Book Report: Elephants Can Remember by Agatha Christie (1972)

This book, like the other book I’ve read most recently from Agatha Christie (By The Pricking Of My Thumbs) comes from Agatha Christie’s later works (remember, gentle reader, she started in 1920; this book is from 52 years later and is the penultimate book she wrote). Maybe I’m crazy, but I like the earlier works better, back before the main characters got old.

This book features Hercule Poirot and Mrs. Oliver trying to suss out the story behind a murder/suicide fifteen years earlier. A rarely-seen goddaughter of Mrs. Oliver is set to marry, but the groom’s mother worries about the goddaughter’s parents’ deaths.
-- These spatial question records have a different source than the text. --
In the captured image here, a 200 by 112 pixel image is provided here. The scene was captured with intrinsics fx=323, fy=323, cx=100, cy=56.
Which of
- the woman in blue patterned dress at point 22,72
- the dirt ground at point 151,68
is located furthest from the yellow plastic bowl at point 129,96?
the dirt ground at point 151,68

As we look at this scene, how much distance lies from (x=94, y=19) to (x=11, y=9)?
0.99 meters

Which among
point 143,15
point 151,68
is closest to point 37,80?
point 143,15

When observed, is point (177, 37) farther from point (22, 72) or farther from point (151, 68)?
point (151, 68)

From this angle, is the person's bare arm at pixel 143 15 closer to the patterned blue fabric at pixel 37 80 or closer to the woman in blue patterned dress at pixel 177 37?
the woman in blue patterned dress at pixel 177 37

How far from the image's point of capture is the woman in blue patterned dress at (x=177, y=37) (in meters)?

The protagonists puzzle it out based on reminisces and rumors from people only tangentally involved with the story. As a matter of fact, a main part of the story turns on the goddaughter not knowing her own family or forgetting things that happened at age 14.

So it’s not a very satisfying book in Mrs. Christie’s canon, but reading the book, I’m reminded that she had her own book club as late as the 1980s; one could join the club and get a different Agatha Christie book every month for several years if one was inclined. Wow. I remember Stephen King had one, too, and he’s the only author of our generation that I can recall having such. These days, nobody reads enough to rope them into something like that. And I notice the BOMC offers to send out two books automatically each month unless you send back the card. Just so they can soak the negligent double until they cancel, I guess.